Si l’on en croit les résultats d’un sondage effectué par Opinion Way pour Veeva début juin auprès de 1002 personnes, les Français sont très clairement attachés à la notion de qualité lorsqu’ils effectuent des achats. Quels que soient les produits, la qualité arrive toujours en tête (54%) devant le prix (43%), l’expérience en magasin ou la promesse de la marque. 

Mais c’est l’alimentaire qui est le secteur pour lequel la qualité est le critère le plus dominant, à 74%, alors que cela est moins essentiel pour les médicaments, l’auto ou la cosmétique. 

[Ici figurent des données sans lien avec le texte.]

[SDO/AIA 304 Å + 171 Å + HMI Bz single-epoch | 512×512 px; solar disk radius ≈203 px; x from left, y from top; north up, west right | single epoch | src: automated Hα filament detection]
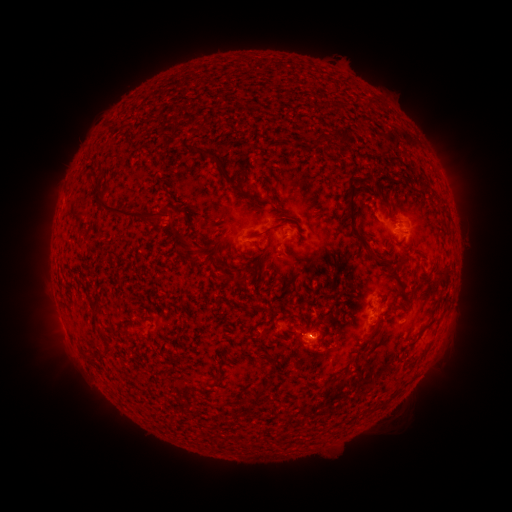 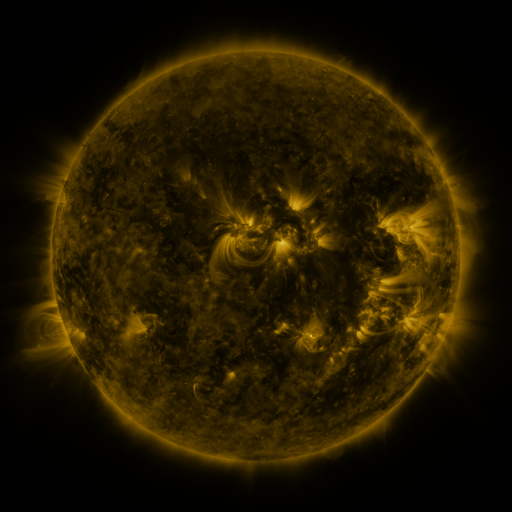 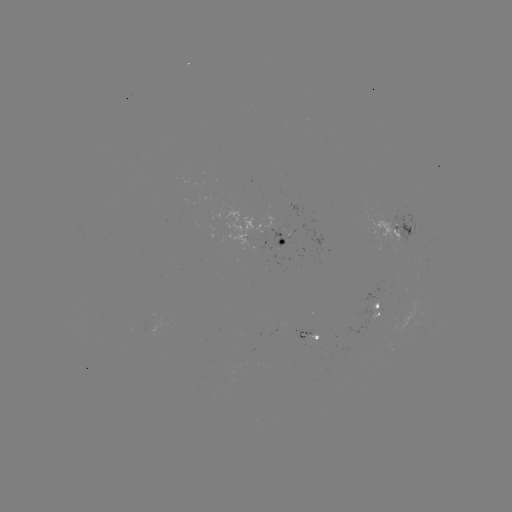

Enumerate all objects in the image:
filament: <bbox>311, 131, 324, 147</bbox>
filament: <bbox>200, 150, 237, 192</bbox>
filament: <bbox>395, 172, 404, 183</bbox>
filament: <bbox>364, 173, 380, 192</bbox>
filament: <bbox>357, 176, 366, 187</bbox>
filament: <bbox>346, 178, 389, 265</bbox>
filament: <bbox>419, 178, 429, 191</bbox>
filament: <bbox>244, 185, 260, 204</bbox>
filament: <bbox>95, 192, 169, 229</bbox>
filament: <bbox>272, 201, 283, 212</bbox>
filament: <bbox>246, 222, 283, 252</bbox>
filament: <bbox>175, 233, 190, 251</bbox>
filament: <bbox>175, 245, 204, 265</bbox>
filament: <bbox>255, 248, 270, 267</bbox>
filament: <bbox>434, 265, 450, 280</bbox>
filament: <bbox>231, 275, 248, 288</bbox>
filament: <bbox>261, 278, 268, 288</bbox>
filament: <bbox>394, 282, 407, 293</bbox>
filament: <bbox>93, 304, 104, 317</bbox>
filament: <bbox>370, 327, 376, 336</bbox>
filament: <bbox>101, 332, 110, 345</bbox>
filament: <bbox>420, 337, 434, 354</bbox>
filament: <bbox>106, 349, 114, 358</bbox>
filament: <bbox>263, 352, 276, 363</bbox>
filament: <bbox>257, 381, 268, 393</bbox>
filament: <bbox>225, 398, 241, 407</bbox>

Encore faut-il savoir ce qu’entendent les Français par qualité. Pour eux, c’est d’abord la composition du produit, suivie de l’origine France, la présence d’un label et les normes de production. Confrontés à leurs propres exigences, les sondés se montrent déçus par la qualité des produits : ils sont 36% à penser que la qualité des produits alimentaires n’a pas changé et 31% à penser qu’elle a diminué. L’alimentaire arrive même en tête des produits les plus décevants (63%), devant les biens d’équipement de la personne, les produits d’entretien ou la cosmétique.

Le « made in France » rassurant

Pour se rassurer, les Français se tournent vers les produits hexagonaux :  locaux, issus de petites entreprises, et dans une moindre mesure vers les marques françaises et les MDD. Tandis que les marques étrangères sont moins bien vues.

Après l’affaire Lactalis, qui a éclaté fin 2017, Opinion Way a interrogé les Français : 17% disent avoir été concernés par le rappel d’un produit. Leur sentiment est ambivalent vis-à-vis des rappels : plus de 9 sondés sur 10 estiment qu’une entreprise qui organise un rappel fait preuve de responsabilité, mais ils sont aussi 76% à penser qu’elle le fait en pensant avant tout à sa réputation. Et à plus de 90%, ils estiment qu’une entreprise devrait toujours être en mesure de déceler un produit défectueux ou présentant un risque avant sa mise sur le marché.